CNBC’s Jim Cramer said Monday that stockholders of household names should not be too quick to pull the trigger when they hit a rough patch because the market tends to be forgiving.
“When a company with a terrific long-term track record suffers a setback and the stock implodes, the pain can make you want to dump the stock and forget about it,” the “Mad Money” host said. “But as we’ve seen from Apple, Nvidia, and McCormick, these moments of extreme weakness and desperation, they tend to be terrific buying opportunities.”
Those three companies looked like “roadkill” at the beginning of the year, but Cramer said the stocks have since recovered their losses.
Cramer often says that Apple, led by Tim Cook, is a stock that investors should buy and not sell, even if it gets difficult to hold the security. The stock price plummeted from $233 to $157 during the fourth-quarter bear market amid concerns about slowing iPhone sales, which account for more than half of the company’s business, he said.
Since bottoming out in January, the stock has jumped 40%. Cramer said the fall and rise resembled a pullback to $93 in 2016. Apple’s stock price, along with many other companies, should not have dropped so much at year-end and now the tech giant is taking strides to show that its focus on services and subscriptions will work out, the host said.
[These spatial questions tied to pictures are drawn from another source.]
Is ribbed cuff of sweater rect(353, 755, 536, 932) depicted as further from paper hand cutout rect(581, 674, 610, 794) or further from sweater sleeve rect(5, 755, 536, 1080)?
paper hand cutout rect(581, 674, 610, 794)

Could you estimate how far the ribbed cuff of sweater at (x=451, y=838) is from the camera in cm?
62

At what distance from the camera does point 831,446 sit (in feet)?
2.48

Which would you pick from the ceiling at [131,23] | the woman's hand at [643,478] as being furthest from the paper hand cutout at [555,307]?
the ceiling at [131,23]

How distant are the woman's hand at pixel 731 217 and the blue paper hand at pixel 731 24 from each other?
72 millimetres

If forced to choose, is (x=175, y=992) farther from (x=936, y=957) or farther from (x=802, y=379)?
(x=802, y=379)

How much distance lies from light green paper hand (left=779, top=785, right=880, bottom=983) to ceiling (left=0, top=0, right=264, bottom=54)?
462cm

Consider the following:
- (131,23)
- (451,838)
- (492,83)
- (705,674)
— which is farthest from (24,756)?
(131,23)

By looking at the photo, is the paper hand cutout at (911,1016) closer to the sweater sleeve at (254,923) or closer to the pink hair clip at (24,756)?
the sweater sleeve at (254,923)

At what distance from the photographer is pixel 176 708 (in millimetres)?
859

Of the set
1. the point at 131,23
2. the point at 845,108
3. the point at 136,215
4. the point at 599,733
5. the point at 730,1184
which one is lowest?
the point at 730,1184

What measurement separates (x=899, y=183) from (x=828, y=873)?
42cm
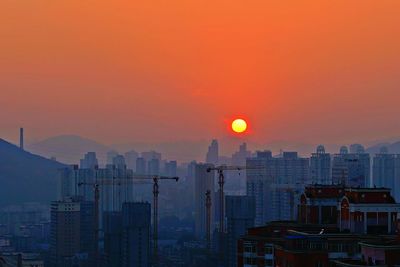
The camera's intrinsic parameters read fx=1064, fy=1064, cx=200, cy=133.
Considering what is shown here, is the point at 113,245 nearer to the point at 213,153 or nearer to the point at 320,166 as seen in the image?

Furthermore, Cramer agrees with Morgan Stanley analyst Katy Huberty’s assessment that investors should not underestimate Apple’s jump into health care.
“Apple’s more than a gadget maker and this idea’s finally gaining traction,” Cramer said. “Plus, even after this move, the stock’s darned cheap. It sells for 15-times earnings. Hey, remember [what] Tim Cook said, he told us that his legacy would be health care.”
Apple isn’t the only company to bounce back from short-term pain. Previously one of the hottest stocks on the market, Nvidia collapsed to $124 in late December from its highs of about $292. Cramer said the plunge was prompted by the troubles that hit the cryptocurrency sector, which generated a lot of business for the chipmaker.
Nvidia makes semiconductors for many industries, including: gaming, data centers, cryptocurrency mining, and artificial intelligence. The stock was too expensive at $292, but Cramer said it was too cheap to ignore after the collapse. He added shares to his ActionAlertPlus.com charitable trust. It closed north of $191 on Monday.
“The world was ending. The company had some temporary problems that they’re now working through, which is why the stock has caught fire again,” Cramer said.
Outside of the technology industry, McCormick also fell rapidly during the fourth quarter sell-off. The seasoning producer’s stock declined from $156 to $139 in December and again to $124 in January after disappointing earnings in January and tepid 2019 guidance, Cramer said.
Shares of McCormick later bottomed at $120 and have since climbed above $153.
“At this point, McCormick is trading like that disappointing quarter never happened … And most of this rally happened on no real news,” Cramer said. “McCormick was boosted by a broader rotation back into packaged food stocks, even though it doesn’t have much of a dividend compared to the likes of General Mills or Mondelez.”
McCormick beat expectations in its earnings report two weeks ago, which helped to restore confidence in the company, the host said.
“We have seen the same pattern from Home Depot. We’re seeing it from Nike right now, which I think is a serious buy. Dow Chemical last week,” Cramer said. “Stocks that were left for dead and then came roaring back once people realized that they weren’t dead.”
Disclosure: Cramer’s charitable trust owns shares of Apple, Nvidia, and Home Depot.